The Colours of Malaysia


Gee – I’m sick of doing copywriting. So what I did was, today being Wesak eve – I decided to go to the temple. This temple is located in Jalan Brickfields (or simply, Brickfields). It is a cultural melting pot dominated mainly by Indians. If you were to visit Brickfields, you will be amazed by the plethora of Indian restaurants, shops selling all sorts of knick-knacks and stuff you cannot find in conventional shops or shopping centres.

Brickfields is located nearby the KL Sentral – the disembarkation/embarkation point for Kuala Lumpur intercity buses and trains. If you want to go to the KL International Airport but choose to go by train – you may do so here. Just board the KLIA Express and you’re there already!

Anyway – I boarded the Putra LRT and arrived at Sentral Station. Walked quite a distance under the sweltering heat and what greeted me were the throngs of people mingling nearby the temple. The Brickfields temple is of Sri Lankan origin and was built in 1894. It is over a hundred years old today.

The bright lights add a festive air
The bright lights add a festive air

So what is Wesak? Wesak or Vishaka is the celebration of The Lord Buddha’s birthday, the day he attained Nibbana (Nibanna is Pali, whilst Nirvana is Sanskrit), and the day he died. Yes – three auspicious occasions on the same day.

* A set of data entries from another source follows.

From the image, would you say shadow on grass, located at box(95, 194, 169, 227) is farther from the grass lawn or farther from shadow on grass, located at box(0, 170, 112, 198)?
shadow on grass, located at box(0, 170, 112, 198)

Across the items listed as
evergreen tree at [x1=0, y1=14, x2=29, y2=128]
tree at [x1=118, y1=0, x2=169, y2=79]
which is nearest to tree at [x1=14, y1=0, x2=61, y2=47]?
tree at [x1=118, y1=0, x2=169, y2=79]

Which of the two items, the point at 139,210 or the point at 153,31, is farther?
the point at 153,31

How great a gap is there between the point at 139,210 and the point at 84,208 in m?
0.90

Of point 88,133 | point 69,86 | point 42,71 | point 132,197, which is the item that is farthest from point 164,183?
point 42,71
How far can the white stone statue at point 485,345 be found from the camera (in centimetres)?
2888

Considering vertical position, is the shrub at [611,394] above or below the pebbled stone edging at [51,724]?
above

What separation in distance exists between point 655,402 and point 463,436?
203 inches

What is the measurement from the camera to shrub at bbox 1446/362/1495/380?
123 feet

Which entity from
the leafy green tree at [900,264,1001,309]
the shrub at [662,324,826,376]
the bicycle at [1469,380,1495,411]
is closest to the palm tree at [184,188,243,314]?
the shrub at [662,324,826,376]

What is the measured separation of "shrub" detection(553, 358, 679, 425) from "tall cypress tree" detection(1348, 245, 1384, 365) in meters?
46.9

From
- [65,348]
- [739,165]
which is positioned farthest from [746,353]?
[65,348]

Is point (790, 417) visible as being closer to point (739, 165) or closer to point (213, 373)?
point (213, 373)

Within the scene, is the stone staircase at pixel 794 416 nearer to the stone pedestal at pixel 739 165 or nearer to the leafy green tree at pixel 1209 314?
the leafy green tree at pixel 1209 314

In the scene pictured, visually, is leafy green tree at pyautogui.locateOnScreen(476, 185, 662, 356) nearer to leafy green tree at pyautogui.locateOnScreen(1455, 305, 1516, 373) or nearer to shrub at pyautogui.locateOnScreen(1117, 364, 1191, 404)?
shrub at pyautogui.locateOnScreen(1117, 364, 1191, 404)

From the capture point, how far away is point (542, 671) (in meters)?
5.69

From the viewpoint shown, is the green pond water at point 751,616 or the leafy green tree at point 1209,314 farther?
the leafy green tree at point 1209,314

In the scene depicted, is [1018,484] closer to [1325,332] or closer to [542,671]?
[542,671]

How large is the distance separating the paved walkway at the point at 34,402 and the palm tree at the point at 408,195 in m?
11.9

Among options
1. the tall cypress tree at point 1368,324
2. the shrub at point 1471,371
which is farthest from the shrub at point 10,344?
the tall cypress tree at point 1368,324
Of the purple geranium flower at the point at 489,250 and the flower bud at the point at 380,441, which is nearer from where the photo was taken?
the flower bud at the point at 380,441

Inside the Brickfields Temple (the correct name would be Mahavihara or “grand hall” in Sanskrit), there is a big statue of the Buddha. There is also a meditation hall, where I practised meditation for nearly 10 years. Tonight – crowds of people gathered in queues donating money to light oil lamps. What they do is to write their names of a sticker paper and donate RM20.00. The money then will be channeled towards either charitable organisations or used for renovating the temple.

The Mahavihara or "grand hall" at the Brickfields Buddhist temple
The Mahavihara or “grand hall” at the Brickfields Buddhist temple

There are also people queueing up to be blessed by the monks. These monks will sit on a platform and use flowers (usually Chrysanthemum) to dip into ‘holy’ water and then sprinkle on the crowd. Apparently – this act will ‘bless’ the people.

Most of the people there are Chinese. There are a lot of Indians and some foreign tourists too. Then there are devotees who sacrifice their time for voluntary efforts like cooking, cutting vegetables, serving water to the crowd and yes- selling books and other items to collect money for charity. I see this as a good way to see old friends and yet do DANA (Dana is a Pali word for meritorious deed).

I must clarify here that Pali was the language used by the Buddha. Sanskrit was the language where most of the Buddha’s teachings were translated into.

Dragon dance at the Temple
Dragon dance at the Temple
Lighting oil lamps on Wesak
Lighting oil lamps on Wesak

Midway through the night – a dragon dance troupe walked into the temple complete with gongs and cymbals. Legend has it that when the Lord Buddha was meditating under the Bodhi Tree, a storm came up. To protect the Lord Buddha, the Naga King (Serpent King) decided to spread its hood over the Buddha.

To all Buddhists, I wish you a Happy Wesak and may you be well and happy always!